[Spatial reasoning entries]
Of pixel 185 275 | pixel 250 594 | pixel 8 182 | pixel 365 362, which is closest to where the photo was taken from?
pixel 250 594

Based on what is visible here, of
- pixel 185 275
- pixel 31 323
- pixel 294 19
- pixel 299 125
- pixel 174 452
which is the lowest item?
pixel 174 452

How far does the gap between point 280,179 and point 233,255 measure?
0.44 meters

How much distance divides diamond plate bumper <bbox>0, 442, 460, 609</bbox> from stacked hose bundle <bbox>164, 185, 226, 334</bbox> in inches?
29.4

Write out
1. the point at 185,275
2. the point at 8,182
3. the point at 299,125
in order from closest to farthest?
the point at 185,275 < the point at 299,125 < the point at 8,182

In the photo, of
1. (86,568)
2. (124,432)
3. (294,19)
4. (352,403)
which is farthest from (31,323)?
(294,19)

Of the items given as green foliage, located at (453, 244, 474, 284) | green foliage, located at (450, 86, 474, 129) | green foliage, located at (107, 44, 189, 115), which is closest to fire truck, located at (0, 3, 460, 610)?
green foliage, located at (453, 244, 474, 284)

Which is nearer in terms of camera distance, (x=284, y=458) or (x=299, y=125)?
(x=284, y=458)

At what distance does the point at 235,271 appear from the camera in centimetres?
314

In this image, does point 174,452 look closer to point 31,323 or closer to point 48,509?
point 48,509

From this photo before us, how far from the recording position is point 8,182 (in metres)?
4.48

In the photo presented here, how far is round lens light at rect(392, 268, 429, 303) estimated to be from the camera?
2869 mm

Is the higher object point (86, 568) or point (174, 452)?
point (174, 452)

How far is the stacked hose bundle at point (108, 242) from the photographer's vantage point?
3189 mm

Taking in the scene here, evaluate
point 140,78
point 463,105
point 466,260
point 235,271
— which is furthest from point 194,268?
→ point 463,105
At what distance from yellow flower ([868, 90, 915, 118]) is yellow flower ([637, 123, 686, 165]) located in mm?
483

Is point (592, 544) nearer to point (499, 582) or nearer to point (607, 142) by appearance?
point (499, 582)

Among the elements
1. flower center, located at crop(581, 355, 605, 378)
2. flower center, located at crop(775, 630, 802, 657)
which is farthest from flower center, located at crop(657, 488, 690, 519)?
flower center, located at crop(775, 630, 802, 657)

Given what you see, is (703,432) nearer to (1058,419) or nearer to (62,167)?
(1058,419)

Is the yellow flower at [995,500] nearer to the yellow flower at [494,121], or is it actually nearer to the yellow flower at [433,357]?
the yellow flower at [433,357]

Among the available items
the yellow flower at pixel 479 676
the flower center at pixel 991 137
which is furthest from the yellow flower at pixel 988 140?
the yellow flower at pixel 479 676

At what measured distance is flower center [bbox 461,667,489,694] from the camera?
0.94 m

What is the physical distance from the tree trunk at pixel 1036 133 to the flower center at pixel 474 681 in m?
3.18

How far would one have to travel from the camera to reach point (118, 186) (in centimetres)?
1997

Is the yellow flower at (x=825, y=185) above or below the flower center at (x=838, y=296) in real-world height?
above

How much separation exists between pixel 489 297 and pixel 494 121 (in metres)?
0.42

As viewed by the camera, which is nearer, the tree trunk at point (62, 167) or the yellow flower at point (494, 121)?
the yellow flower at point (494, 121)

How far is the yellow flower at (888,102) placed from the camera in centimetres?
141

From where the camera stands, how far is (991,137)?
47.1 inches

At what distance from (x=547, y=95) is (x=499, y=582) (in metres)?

Challenge: Give everything from the line containing "Based on what is visible here, of" down to the line containing "0.44 meters" as a Markdown table with the columns Row and Line, one line per row, leaving out blank lines.

Solved exercise:
| Row | Line |
|---|---|
| 1 | Based on what is visible here, of |
| 2 | - pixel 185 275 |
| 3 | - pixel 31 323 |
| 4 | - pixel 294 19 |
| 5 | - pixel 299 125 |
| 6 | - pixel 174 452 |
| 7 | which is the lowest item? |
| 8 | pixel 174 452 |
| 9 | How far does the gap between point 280,179 and point 233,255 measure? |
| 10 | 0.44 meters |